[Begin MATERIAL PROVIDED]

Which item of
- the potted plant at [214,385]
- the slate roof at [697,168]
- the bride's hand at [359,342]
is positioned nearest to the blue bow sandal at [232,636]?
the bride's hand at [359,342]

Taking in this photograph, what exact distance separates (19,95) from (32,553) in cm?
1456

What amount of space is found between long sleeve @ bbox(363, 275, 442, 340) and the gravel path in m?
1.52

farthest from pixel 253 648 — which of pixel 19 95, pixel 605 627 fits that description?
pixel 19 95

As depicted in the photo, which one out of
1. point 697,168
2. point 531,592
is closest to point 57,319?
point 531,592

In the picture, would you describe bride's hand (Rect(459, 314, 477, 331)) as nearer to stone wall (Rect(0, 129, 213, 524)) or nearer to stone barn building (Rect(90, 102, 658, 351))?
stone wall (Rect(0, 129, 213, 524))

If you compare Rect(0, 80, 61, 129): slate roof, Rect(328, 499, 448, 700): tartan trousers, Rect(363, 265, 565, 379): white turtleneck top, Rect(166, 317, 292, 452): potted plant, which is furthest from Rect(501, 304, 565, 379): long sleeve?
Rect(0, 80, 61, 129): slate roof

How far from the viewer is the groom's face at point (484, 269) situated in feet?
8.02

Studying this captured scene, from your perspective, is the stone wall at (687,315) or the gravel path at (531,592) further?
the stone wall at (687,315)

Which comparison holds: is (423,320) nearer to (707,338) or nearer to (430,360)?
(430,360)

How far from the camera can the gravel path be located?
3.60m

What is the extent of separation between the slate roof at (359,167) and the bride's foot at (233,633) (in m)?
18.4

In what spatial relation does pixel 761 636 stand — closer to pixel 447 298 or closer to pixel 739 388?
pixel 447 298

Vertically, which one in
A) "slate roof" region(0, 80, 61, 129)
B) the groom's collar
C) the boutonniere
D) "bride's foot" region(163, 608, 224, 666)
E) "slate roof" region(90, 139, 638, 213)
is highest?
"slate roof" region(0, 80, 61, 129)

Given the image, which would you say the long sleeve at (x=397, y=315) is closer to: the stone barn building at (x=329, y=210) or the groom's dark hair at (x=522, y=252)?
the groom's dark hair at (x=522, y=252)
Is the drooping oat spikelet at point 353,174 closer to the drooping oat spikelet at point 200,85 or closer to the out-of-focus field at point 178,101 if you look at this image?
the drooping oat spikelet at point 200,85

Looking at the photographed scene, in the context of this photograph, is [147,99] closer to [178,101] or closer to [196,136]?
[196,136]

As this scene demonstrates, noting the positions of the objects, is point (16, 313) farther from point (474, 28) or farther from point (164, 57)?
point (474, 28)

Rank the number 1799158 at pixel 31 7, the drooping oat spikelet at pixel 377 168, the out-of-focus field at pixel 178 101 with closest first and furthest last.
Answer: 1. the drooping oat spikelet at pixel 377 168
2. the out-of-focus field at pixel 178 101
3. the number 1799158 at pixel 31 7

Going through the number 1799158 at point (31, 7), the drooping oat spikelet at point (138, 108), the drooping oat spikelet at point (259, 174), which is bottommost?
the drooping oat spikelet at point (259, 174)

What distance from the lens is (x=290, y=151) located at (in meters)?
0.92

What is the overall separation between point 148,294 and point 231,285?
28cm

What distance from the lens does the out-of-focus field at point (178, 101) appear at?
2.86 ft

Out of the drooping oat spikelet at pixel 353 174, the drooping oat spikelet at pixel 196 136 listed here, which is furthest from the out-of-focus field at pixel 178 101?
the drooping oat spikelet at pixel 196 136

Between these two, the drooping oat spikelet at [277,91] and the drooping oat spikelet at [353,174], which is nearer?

[End MATERIAL PROVIDED]

» EXERCISE GOAL
Duplicate the records above, starting with the line that contains "What is the overall" and going on through the end of the records.

» TASK RESPONSE
What is the overall separation between point 148,294 and point 231,285?
28cm

What distance from the lens does the out-of-focus field at point (178, 101) appear at?
2.86 ft

Out of the drooping oat spikelet at pixel 353 174, the drooping oat spikelet at pixel 196 136 listed here, which is furthest from the out-of-focus field at pixel 178 101?
the drooping oat spikelet at pixel 196 136

Between these two, the drooping oat spikelet at [277,91] and the drooping oat spikelet at [353,174], which is nearer?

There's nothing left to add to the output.